Grazie Daniela, mi fa piacere che questo spazio sia diventato occasione di un pensiero più sedimentato su Stefano. 

Io voglio chiudere con un altro aspetto della sua generosità, ovvero con il progettista che si è molto dedicato alla nostra associazione. Stefano ha disegnato tre manifesti per la mostra derivata dal contest lanciato durante il primo lockdown ‘Osserva le distanze, Esercita il pensiero’. Dove i più si sono dedicati con una singola opera, lui ha ribadito la sua necessità di praticare punti di vista multipli sulle cose, pratica e metodo che consentono di acquisire verticalità e profondità nel trattare un tema come quello a cui ci eravamo applicati. E il suo lavoro è stato ancora una volta di natura letteraria, capace di trasmettere il pensiero. Profondità che in quel caso ha raggiunto il suo apice con quelle mani di Adamo e Dio, riprese dall’affresco michelangiolesco, ritratte lontane, sole nello spazio del manifesto, un gesto progettuale di una forza e una semplicità disarmanti ma che rivela la lucidità del pensiero di Stefano nell’uso del mezzo visuale come strumento per portare con sorpresa e meraviglia messaggi complessi. 

Per me il filo con la sua ‘sardità’ si era aperto nei giorni di Portixeddu, ospiti di Beppe Chia con tutto il direttivo di allora, Mario Piazza in testa, quando ci riunimmo per lavorare alla prima edizione di Aiap Community. Era il 2004 e nella selezione dei progetti incontrai per la prima volta il suo nome. Quella sua capacità di sorprendersi, come scrivi, era già evidente in quei primi progetti, inviati alla partecipazione con l’intento di far arrivare alla ‘Community’ la sua voce di progettista-ricercatore, non ossessionati dalle ortodossie della grafica colta che non si sporca con il commercio ma capaci invece di dialogare con tutti. Poi ci sono stati i Nullaosta, i DesignX, le tante occasioni in cui il suo esserci, anche solo attraverso i suoi lavori, ha reso chiaro, incessantemente quanto per lui il valore dell’essere comunità culturale intorno al progetto, fosse essenziale. È stato Stefano, a marzo dello scorso anno, a metterci in contatto con Vanna Fois di Ilisso Edizioni perché il nostro contest non rimanesse sugli schermi ma potesse diventare una mostra fisica. Ed è quello che è accaduto a Nuoro con oltre 100 manifesti esposti in quella antica casa sarda. Ci eravamo ripromessi un bicchiere di vino insieme in quell’occasione, poi la vita è andata, come capita spesso, per la sua strada e quel grazie che avrei voluto dirgli di persona lo tramutiamo in questo breve omaggio alla capacità di indicare e rivelare che era già nel suo nome (Ah! Sì, Lì…).
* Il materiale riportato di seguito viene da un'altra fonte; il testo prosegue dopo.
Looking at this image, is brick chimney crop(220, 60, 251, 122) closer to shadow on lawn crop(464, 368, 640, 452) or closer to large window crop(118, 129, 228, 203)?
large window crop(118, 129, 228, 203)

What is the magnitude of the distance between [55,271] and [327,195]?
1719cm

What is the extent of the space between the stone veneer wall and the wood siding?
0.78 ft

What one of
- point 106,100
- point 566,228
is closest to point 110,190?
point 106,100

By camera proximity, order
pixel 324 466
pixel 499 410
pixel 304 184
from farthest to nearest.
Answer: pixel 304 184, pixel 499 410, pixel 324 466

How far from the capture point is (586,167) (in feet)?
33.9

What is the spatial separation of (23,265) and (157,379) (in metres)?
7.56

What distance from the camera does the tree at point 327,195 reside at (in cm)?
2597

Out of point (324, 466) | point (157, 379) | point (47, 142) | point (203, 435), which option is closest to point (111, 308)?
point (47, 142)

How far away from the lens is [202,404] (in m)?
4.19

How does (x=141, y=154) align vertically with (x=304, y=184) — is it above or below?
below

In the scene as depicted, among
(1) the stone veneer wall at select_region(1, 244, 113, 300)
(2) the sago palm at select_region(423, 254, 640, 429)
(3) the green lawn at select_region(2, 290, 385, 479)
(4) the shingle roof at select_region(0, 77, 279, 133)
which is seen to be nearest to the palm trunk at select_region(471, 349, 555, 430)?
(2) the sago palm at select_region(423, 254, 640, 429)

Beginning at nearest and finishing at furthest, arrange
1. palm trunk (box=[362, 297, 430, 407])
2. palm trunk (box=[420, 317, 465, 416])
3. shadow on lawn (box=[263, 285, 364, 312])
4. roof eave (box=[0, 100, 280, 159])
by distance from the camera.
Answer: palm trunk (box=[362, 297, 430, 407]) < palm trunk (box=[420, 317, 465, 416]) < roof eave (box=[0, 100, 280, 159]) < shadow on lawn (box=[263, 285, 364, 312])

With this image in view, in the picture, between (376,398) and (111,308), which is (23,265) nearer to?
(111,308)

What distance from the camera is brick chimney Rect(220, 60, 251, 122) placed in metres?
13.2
Ah! Si. Lì. Chissà se lui ci ha mai pensato.

Lì, in quel 2009 a Napoli, durante la prima edizione di ‘Design per’, dove ci ha parlato di Carbonia e di quell’utopia di fare rinascere dal carbone un luogo di cultura. Un progetto complesso e affascinante, al quale hanno preso parte tanti attori diversi ma orchestrati dalla lungimiranza e dal coraggio di Stefano. Quello stesso coraggio che ci aveva portato, due anni dopo, nel 2011, a immaginare di organizzare una edizione ‘sarda’ di Design per. Un progetto che spaventava tutti tranne noi e che si è rivelato, poi, una occasione fantastica di connessione tra i progettisti locali, di dialogo con il ‘continente’, di creazione di reti internazionali. Sonnoli, Paolo Rosa, Oded Ezer, Sascha Lobe, solo per citare alcuni tra gli ospiti Aiap di quella edizione. E con Stefano, sua moglie Debora e tanti altri progettisti sardi (non cito nessuno perché sono tanti) a fare da ospiti ineguagliabili. Un’edizione per nulla ingessata, piuttosto ‘divertita’ che chiudeva le lunghe e impegnative giornate nell’unico modo possibile: in piazza a bere, mangiare e chiacchierare fino a notte inoltrata. 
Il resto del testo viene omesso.